Rendering optimizations:

1. Run `prepareAssetsForFrameRendering()` once before frame loops. This pre-renders shadows, pre-decodes the device frame image, and caches layout geometry. All of this happens once before the export loop starts, not on every frame.
2. Cache layout so geometry is reused across frames. The canvas size, device position, scale, and shadow position are identical across all frames in a video export. Computing them once and reusing them is a meaningful speedup.
3. Reuse module scope scratch canvases. Allocating a new canvas object per frame is expensive. Module-scope scratch canvases are reused and cleared between frames.
4. Cache decoded images by URL. Device frame images, background images, and mockup overlays are fetched and decoded once, then reused. The cache excludes blob: and data: URLs which change.
5. Use affine grid transforms in `perspective-warp.ts` for hand and scene output. Hand mockups and scene mockups require perspective correction. This is done with grid subdivision and affine transforms rather than WebGL, keeping the renderer compatible with all browsers without a GPU dependency.

The goal is not a flashy engine. The goal is predictable exports on normal hardware.

Status bar rendering

The status bar layer handles a subtle challenge: the status bar at the top of the iPhone frame needs to match the video content but also be clean and legible.

The implementation uses pixel extension: a dual-edge vertical stretch with horizontal gradient blending. This stretches the top pixels of the video to fill the status bar area, then blends in the clean status bar icons on top. On mobile Safari where SVG rendering has edge cases, a fallback renders the shadow as an SVG element instead.

Device detection

When a recording is uploaded, the tool reads the video dimensions and matches them against known device aspect ratios with a tolerance of 0.015. This covers the small dimensional variations between similar device generations and lets the tool select the correct frame without user input.

If the aspect ratio does not match a known device, the tool falls back gracefully and lets the user pick a frame manually.

The detection logic lives in lib/editor/device-detection.ts.

Export flow

Export behavior from lib/editor/useExports.ts:

• Image export: single frame rendered to a 2160x2160 canvas and saved as PNG.
• Video export: frame-by-frame render loop, frames passed to mp4-muxer, saved as MP4.
• Early file handle acquisition happens before the export loop starts, which improves the save dialog flow.
• Cancellation guards prevent duplicate exports from parallel button clicks.
• Progress updates during long video exports so the user has feedback.

The video export is done entirely in the browser. No server is involved in rendering. The browser reads the video frames, the compositor draws each frame to the canvas, and mp4-muxer packages the output into a valid MP4 container. This keeps the export fast and eliminates any file transfer latency.

Backend checks before export

Before export starts, app/api/exports/start/route.ts runs a short server-side validation:

• Request rate limit via Upstash Redis
• Authenticated user check via Supabase
• Billing state lookup from the database
• Free vs pro path selection
• Response headers for rate limit state

Free users get forced defaults: iPhone 17 Pro frame, white background, 1x scale. PRO users get full access to all frames, backgrounds, and 2x resolution.

◆ ◆ ◆ ◆ ◆

§ **Problems and tasks**
1) In the write-up on the device mockup renderer, what tolerance is used when matching video dimensions to known device aspect ratios?
2) Carry on the write-up on the device mockup renderer, starting right after its final sentence.
The entries that come next are drawn from a separate source.

§ **Stored data**
◆ ◆ ◆ ◆ ◆

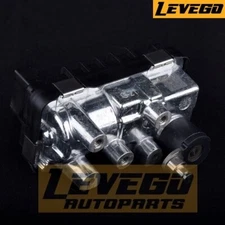 NEW GTB2260VK G21 Turbo Electronic Actuator 776469-5 767805-2 for A4 A5 3.0 TDI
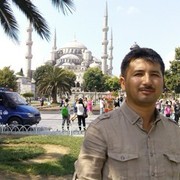  ,   , 45 ,  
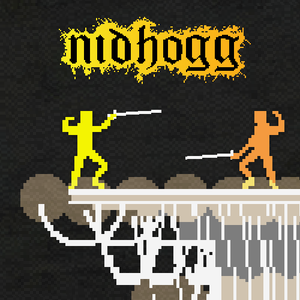 Nidhogg (OST)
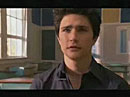 Kyle XY - Episodes 4, 5 et 6 de la Saison 1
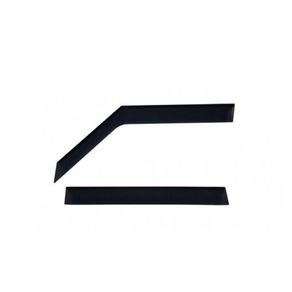 17174480725818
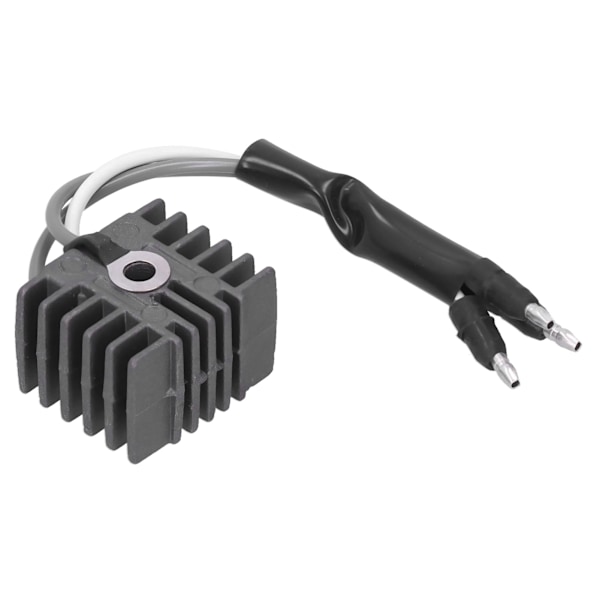 Likriktare spänningsregulator 31710-ZJ1-812 Ersättningspassning för Honda GX610 GX620 GXV530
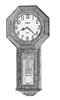Howard Miller Ansley 620-160 Howard Miller Ansley 620-160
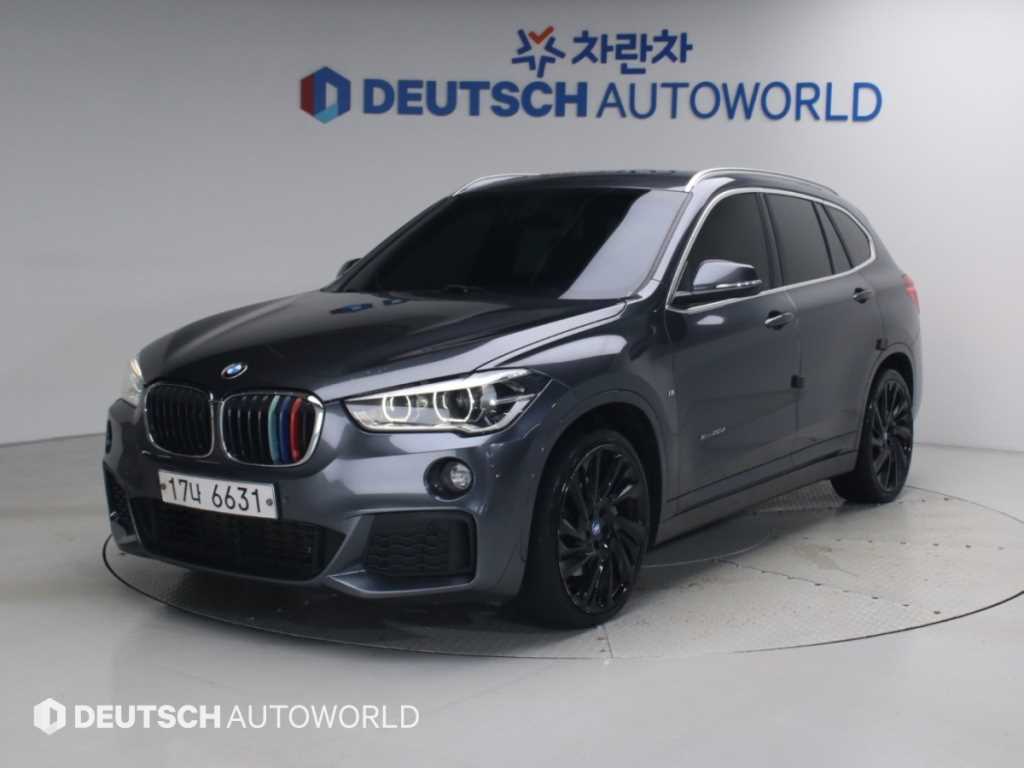 차량사진 1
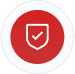 Icon Container (1)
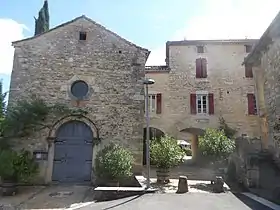 Nuzéjouls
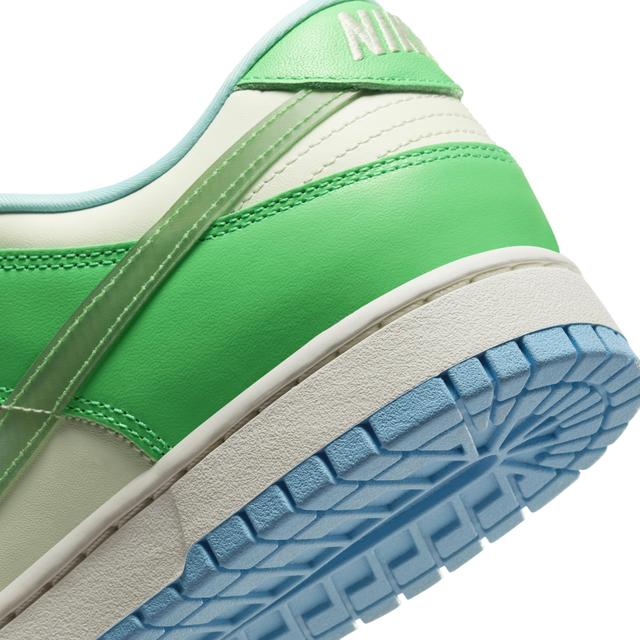 Nike Dunk Low Retro Men's Shoes Product Image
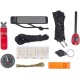 Нож Extrema Ratio Rao Avio ц:black
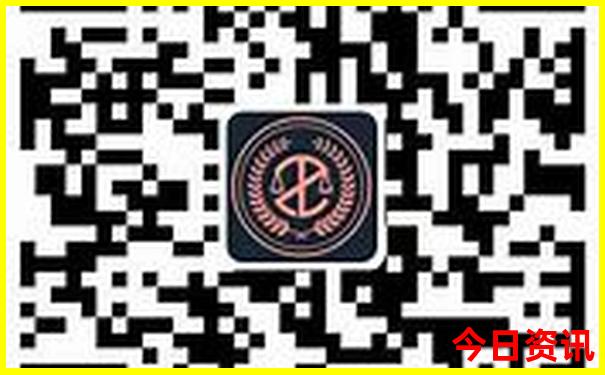 北京七八月份去哪里玩比较好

◆ ◆ ◆ ◆ ◆

§ **Responses in order**
1) 0.015

2)
This API call is light and fast. The actual rendering happens client-side. The server check just validates that the user has permission and has not exceeded rate limits.

Why we chose managed services

Managed services let the team focus on product output quality instead of infrastructure.

• Supabase handles auth (email OTP and Google OAuth) and the database (billing state, user records, webhook event idempotency)
• Polar handles subscription checkout, billing portal, and webhook events (verified with HMAC-SHA256)
• Upstash Redis handles rate limiting with a serverless-compatible Redis API
• Sentry handles error visibility with session replay and performance traces

What we intentionally did not build yet:

• Custom billing infrastructure
• Server-side rendering farm
• Broad project or asset management features
• Custom auth system

Each of these is a significant engineering investment. Using managed services for them means that engineering time goes into the rendering pipeline and user workflow instead.

Billing flow

Plans: Monthly ($5), Yearly ($25), Lifetime ($50) via Polar.sh.

The billing state is stored in a billing_state table in Supabase with fields for user ID, is_pro status, and pro expiry date. The client polls billing state every 2 minutes when the tab is visible via a useBillingState hook. Server-side, getOrCreateBillingState() handles auto-expiry checks and row creation for new users.

Webhook events from Polar are verified and stored with idempotency tracking in a webhook_events table to prevent duplicate processing.

Where 60fps Mockup fits

For teams building visual launch assets from iPhone recordings, this stack is optimized for:

• Fast editor response in normal browser environments without a GPU requirement
• Repeatable export behavior from the same source input every time
• Lower maintenance burden while product scope is still focused

Snapshot:

• Best for: teams that want to understand the technical foundation behind the product
• Strong point: browser-first rendering, deterministic output, managed service stack
• Watch for: the stack is optimized for one core workflow, not broad general purpose design

Build notes for similar teams

If you are building a similar browser-based canvas tool, use this checklist:

1. Define one core workflow and optimize for it before adding features
2. Keep rendering logic deterministic so exports are consistent
3. Separate editor state from UI components using a centralized store
4. Add export guards early to prevent duplicate or partial exports
5. Cache expensive computations before the export loop, not inside it
6. Use managed services for auth, billing, and rate limiting until scale forces custom systems
7. Test exports on mid-range hardware, not just developer machines

Decision checklist

Use these questions if you are choosing a stack for a similar tool:

1. Do we need browser first rendering or backend rendering first?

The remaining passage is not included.